-- Compito da svolgere --
Riporta tutto il materiale che segue sotto forma di lista JSON di stringhe, una stringa per ciascuna riga, omettendo le righe vuote.

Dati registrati
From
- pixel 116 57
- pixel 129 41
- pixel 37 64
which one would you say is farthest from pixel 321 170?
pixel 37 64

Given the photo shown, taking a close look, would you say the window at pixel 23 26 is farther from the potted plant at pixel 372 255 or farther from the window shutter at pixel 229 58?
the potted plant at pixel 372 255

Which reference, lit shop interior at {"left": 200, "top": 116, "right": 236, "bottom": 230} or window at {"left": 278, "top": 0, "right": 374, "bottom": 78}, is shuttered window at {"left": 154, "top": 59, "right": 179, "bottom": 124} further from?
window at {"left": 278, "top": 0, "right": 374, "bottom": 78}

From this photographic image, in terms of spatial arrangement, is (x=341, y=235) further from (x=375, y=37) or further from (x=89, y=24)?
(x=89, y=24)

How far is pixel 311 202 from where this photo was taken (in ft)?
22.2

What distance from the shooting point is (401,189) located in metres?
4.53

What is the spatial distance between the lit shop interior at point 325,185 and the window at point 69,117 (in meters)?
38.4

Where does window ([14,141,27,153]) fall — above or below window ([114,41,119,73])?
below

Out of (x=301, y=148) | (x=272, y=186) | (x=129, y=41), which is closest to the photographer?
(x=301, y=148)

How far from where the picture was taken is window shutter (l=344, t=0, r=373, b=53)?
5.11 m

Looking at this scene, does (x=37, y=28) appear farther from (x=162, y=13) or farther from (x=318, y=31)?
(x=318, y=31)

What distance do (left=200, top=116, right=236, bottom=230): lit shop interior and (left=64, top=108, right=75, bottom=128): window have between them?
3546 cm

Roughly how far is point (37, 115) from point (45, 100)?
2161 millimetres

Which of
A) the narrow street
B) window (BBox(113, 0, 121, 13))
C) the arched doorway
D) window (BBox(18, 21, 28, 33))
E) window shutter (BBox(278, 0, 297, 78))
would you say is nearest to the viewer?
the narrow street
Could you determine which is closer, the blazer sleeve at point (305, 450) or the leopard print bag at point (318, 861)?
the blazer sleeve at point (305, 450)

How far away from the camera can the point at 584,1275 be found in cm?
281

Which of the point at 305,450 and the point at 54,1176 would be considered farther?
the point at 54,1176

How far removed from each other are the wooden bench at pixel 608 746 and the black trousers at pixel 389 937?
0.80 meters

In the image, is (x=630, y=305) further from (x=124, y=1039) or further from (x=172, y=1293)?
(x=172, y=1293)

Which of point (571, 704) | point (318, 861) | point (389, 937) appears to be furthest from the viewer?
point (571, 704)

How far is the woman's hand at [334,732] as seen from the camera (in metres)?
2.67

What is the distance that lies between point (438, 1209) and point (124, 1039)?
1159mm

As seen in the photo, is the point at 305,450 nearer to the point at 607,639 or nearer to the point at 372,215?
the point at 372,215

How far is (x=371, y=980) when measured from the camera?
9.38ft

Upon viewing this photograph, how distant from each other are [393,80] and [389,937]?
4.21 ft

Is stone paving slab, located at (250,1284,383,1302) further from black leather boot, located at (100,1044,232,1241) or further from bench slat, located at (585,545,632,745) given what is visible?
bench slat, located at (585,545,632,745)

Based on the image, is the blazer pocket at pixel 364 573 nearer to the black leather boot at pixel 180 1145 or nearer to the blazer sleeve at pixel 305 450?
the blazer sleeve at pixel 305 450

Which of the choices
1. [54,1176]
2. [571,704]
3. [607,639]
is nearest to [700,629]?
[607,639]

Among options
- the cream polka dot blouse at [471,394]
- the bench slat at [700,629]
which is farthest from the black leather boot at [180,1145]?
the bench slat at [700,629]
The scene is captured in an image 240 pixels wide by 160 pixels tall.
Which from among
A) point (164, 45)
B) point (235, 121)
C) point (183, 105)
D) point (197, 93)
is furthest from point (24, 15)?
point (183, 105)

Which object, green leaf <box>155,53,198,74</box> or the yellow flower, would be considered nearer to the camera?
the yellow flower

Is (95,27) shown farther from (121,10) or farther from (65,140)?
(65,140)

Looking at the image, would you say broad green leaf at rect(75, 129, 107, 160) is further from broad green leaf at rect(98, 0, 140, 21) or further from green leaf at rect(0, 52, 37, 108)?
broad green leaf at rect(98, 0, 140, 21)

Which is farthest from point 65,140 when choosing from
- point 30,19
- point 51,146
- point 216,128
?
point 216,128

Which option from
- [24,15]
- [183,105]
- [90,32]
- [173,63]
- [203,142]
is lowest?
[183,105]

-- Soluzione del compito --
[
  "From",
  "- pixel 116 57",
  "- pixel 129 41",
  "- pixel 37 64",
  "which one would you say is farthest from pixel 321 170?",
  "pixel 37 64",
  "Given the photo shown, taking a close look, would you say the window at pixel 23 26 is farther from the potted plant at pixel 372 255 or farther from the window shutter at pixel 229 58?",
  "the potted plant at pixel 372 255",
  "Which reference, lit shop interior at {\"left\": 200, \"top\": 116, \"right\": 236, \"bottom\": 230} or window at {\"left\": 278, \"top\": 0, \"right\": 374, \"bottom\": 78}, is shuttered window at {\"left\": 154, \"top\": 59, \"right\": 179, \"bottom\": 124} further from?",
  "window at {\"left\": 278, \"top\": 0, \"right\": 374, \"bottom\": 78}",
  "From this photographic image, in terms of spatial arrangement, is (x=341, y=235) further from (x=375, y=37) or further from (x=89, y=24)?",
  "(x=89, y=24)",
  "How far is pixel 311 202 from where this photo was taken (in ft)?",
  "22.2",
  "What distance from the shooting point is (401,189) located in metres?",
  "4.53",
  "What is the spatial distance between the lit shop interior at point 325,185 and the window at point 69,117 (in meters)?",
  "38.4",
  "Where does window ([14,141,27,153]) fall — above or below window ([114,41,119,73])?",
  "below",
  "Out of (x=301, y=148) | (x=272, y=186) | (x=129, y=41), which is closest to the photographer?",
  "(x=301, y=148)",
  "How far from where the picture was taken is window shutter (l=344, t=0, r=373, b=53)?",
  "5.11 m",
  "Looking at this scene, does (x=37, y=28) appear farther from (x=162, y=13) or farther from (x=318, y=31)?",
  "(x=318, y=31)",
  "What distance do (left=200, top=116, right=236, bottom=230): lit shop interior and (left=64, top=108, right=75, bottom=128): window have between them?",
  "3546 cm",
  "Roughly how far is point (37, 115) from point (45, 100)?",
  "2161 millimetres",
  "Which of",
  "A) the narrow street",
  "B) window (BBox(113, 0, 121, 13))",
  "C) the arched doorway",
  "D) window (BBox(18, 21, 28, 33))",
  "E) window shutter (BBox(278, 0, 297, 78))",
  "would you say is nearest to the viewer?",
  "the narrow street",
  "Could you determine which is closer, the blazer sleeve at point (305, 450) or the leopard print bag at point (318, 861)?",
  "the blazer sleeve at point (305, 450)",
  "How far away from the camera can the point at 584,1275 be found in cm?",
  "281",
  "Which of the point at 305,450 and the point at 54,1176 would be considered farther?",
  "the point at 54,1176",
  "How far removed from each other are the wooden bench at pixel 608 746 and the black trousers at pixel 389 937?",
  "0.80 meters",
  "In the image, is (x=630, y=305) further from (x=124, y=1039) or further from (x=172, y=1293)?",
  "(x=172, y=1293)",
  "Which of point (571, 704) | point (318, 861) | point (389, 937) appears to be furthest from the viewer?",
  "point (571, 704)",
  "How far is the woman's hand at [334,732] as seen from the camera (in metres)?",
  "2.67",
  "What is the distance that lies between point (438, 1209) and point (124, 1039)?",
  "1159mm",
  "As seen in the photo, is the point at 305,450 nearer to the point at 607,639 or nearer to the point at 372,215?",
  "the point at 372,215",
  "How far is (x=371, y=980) when measured from the camera?",
  "9.38ft",
  "Upon viewing this photograph, how distant from each other are [393,80] and [389,937]?",
  "4.21 ft",
  "Is stone paving slab, located at (250,1284,383,1302) further from black leather boot, located at (100,1044,232,1241) or further from bench slat, located at (585,545,632,745) given what is visible?",
  "bench slat, located at (585,545,632,745)",
  "Based on the image, is the blazer pocket at pixel 364 573 nearer to the black leather boot at pixel 180 1145 or nearer to the blazer sleeve at pixel 305 450?",
  "the blazer sleeve at pixel 305 450",
  "Which of the choices",
  "1. [54,1176]",
  "2. [571,704]",
  "3. [607,639]",
  "is nearest to [700,629]?",
  "[607,639]",
  "Among options",
  "- the cream polka dot blouse at [471,394]",
  "- the bench slat at [700,629]",
  "which is farthest from the black leather boot at [180,1145]?",
  "the bench slat at [700,629]",
  "The scene is captured in an image 240 pixels wide by 160 pixels tall.",
  "Which from among",
  "A) point (164, 45)",
  "B) point (235, 121)",
  "C) point (183, 105)",
  "D) point (197, 93)",
  "is furthest from point (24, 15)?",
  "point (183, 105)",
  "Which object, green leaf <box>155,53,198,74</box> or the yellow flower, would be considered nearer to the camera?",
  "the yellow flower",
  "Is (95,27) shown farther from (121,10) or farther from (65,140)?",
  "(65,140)",
  "Looking at the image, would you say broad green leaf at rect(75, 129, 107, 160) is further from broad green leaf at rect(98, 0, 140, 21) or further from green leaf at rect(0, 52, 37, 108)?",
  "broad green leaf at rect(98, 0, 140, 21)",
  "Which is farthest from point 65,140 when choosing from",
  "- point 30,19",
  "- point 51,146",
  "- point 216,128",
  "?",
  "point 216,128",
  "Which option from",
  "- [24,15]",
  "- [183,105]",
  "- [90,32]",
  "- [173,63]",
  "- [203,142]",
  "is lowest?",
  "[183,105]"
]